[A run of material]
-=-=-=-=-

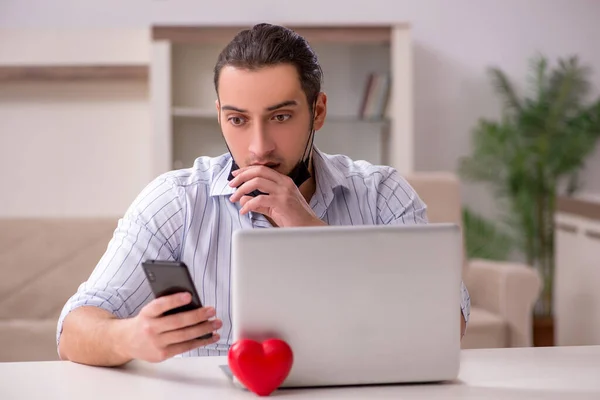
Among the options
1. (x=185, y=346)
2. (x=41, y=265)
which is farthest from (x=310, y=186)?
(x=41, y=265)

-=-=-=-=-

#### STATED EXERCISE
Copy out every line of the material above word for word, leaving out the pictures.

#### COMPLETE RESPONSE
Among the options
1. (x=185, y=346)
2. (x=41, y=265)
which is farthest from (x=310, y=186)?
(x=41, y=265)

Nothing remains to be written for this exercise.